Welcome to Heartbreak

Brendan Rand ’11
Staff Writer

Kanye West’s song title from his album “808’s and Heartbreak” is only fitting after the Giants’ last second 21-20 home loss to the San Diego Chargers. After starting 5-0, the Giants are now 5-4.

The Giants actually had the lead late in this one, having extended their lead to 20-14 with just about two minutes to go, and I watched excitedly as they seemed poised to finally break their losing streak. But I could only watch helplessly as Charger quarterback Philip Rivers, who five years ago was the Giants’ franchise savior for about five minutes before being traded to San Diego, frantically moved his offense and beat the Giants defense left and right 80 yards down the field before throwing the go-ahead touchdown with 21 seconds left.

The Giants had time at the end to try to pull out a miracle before Chargers linebacker Shawne Merriman sacked Giants quarterback Eli Manning to close out another miserable Sunday for the Giants and their fans.

For me, this loss stung more than the previous three before it. In the other three, I felt that the Giants were not playing very well from the beginning of each game, whether they started off slow or were dominated from the outset. But what made this loss different was that the Giants had I won. They had been leading the game with less than a minute left, and excitement ran high in me. But as Shawne Merriman did his sack dance and the Chargers celebrated, I forced myself through three of the stages of grief:

First, I was in denial. As soon as I saw there was no time left, I shook my head, trying not to shout. “It can’t be over,” I thought. “It can’t end this way. There is probably a second left.”

Then, of course, I went to the anger stage. Almost 24 hours later, I can’t honestly say I’ve moved past this stage. I still cannot believe some of the things that happened in the game, but one particular drive stands out. Late in the game, the Giants were on the four-yard-line and had a chance to increase their 17-14 lead. On the first play, the Giants were called for an Offensive Holding penalty and were placed all the way back at the 14 yard line. So much for knocking on the door to the end zone.

When the Giants were able to reach third and 9, the Giants called a play which I can confidently say I still do not understand: they decided to try to run the ball up the middle and gain nine yards for the touchdown.

WHAT?

Of course, that play did not work, and rather than going up by 10 and sealing the win, Big Blue had to settle for a field goal to lead 20-14. Gee, do you think that haunted them when they lost by one at the end?

Other than struggling on that drive, the Giants also struggled with its offensive line. The line, which in years past has been known for its consistency and success, gave up five sacks to the Chargers’ defense, including two to Shawne Merriman. In addition, the Giants’ secondary was picked apart by Philip Rivers, letting him throw for the three touchdowns that decided the game.

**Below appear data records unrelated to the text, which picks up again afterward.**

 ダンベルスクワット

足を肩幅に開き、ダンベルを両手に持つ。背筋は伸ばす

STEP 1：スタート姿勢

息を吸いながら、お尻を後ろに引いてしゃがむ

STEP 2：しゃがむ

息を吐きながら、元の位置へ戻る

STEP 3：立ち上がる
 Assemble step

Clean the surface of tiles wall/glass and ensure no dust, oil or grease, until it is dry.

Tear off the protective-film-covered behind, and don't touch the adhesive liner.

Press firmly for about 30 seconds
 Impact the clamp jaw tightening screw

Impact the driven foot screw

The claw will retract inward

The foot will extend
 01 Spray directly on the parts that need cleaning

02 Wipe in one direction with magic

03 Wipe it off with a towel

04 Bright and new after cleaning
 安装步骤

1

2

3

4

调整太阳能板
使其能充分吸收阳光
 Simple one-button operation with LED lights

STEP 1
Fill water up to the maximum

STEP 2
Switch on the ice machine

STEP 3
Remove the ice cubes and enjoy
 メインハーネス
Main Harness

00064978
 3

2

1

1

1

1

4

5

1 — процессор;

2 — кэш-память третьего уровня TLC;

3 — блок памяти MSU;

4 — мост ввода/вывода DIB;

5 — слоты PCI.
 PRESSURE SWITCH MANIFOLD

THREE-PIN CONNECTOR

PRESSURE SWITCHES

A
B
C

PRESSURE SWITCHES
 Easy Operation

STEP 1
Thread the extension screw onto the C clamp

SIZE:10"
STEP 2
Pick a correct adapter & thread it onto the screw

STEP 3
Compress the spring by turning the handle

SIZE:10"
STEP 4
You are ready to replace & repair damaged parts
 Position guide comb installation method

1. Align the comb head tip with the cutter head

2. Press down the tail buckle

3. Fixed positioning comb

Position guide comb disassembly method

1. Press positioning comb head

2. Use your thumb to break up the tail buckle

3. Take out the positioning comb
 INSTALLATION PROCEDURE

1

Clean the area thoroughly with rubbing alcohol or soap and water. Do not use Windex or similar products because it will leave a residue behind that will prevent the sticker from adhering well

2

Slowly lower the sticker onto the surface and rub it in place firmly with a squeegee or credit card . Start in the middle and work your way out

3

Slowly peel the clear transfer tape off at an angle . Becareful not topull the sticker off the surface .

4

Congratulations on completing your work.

But make no mistake–there were a few bright spots in the game. The Giants’ run defense, which last week was run over by Eagles running back LeSean McCoy and fullback Leonard Weaver, did a nice job of holding down San Diego running back LaDainian Tomlinson and forcing Rivers into two interceptions. In addition, Eli Manning himself had a respectable game, throwing for two scores and completing almost 75 percent of his passes.

While this game was a lot more competitive than the previous stops on this awful losing streak, the Giants obviously are still missing something that will help them to pull out a victory. With this Sunday, Nov. 15, being an off week for the Giants, hopefully the organization can figure out what it is.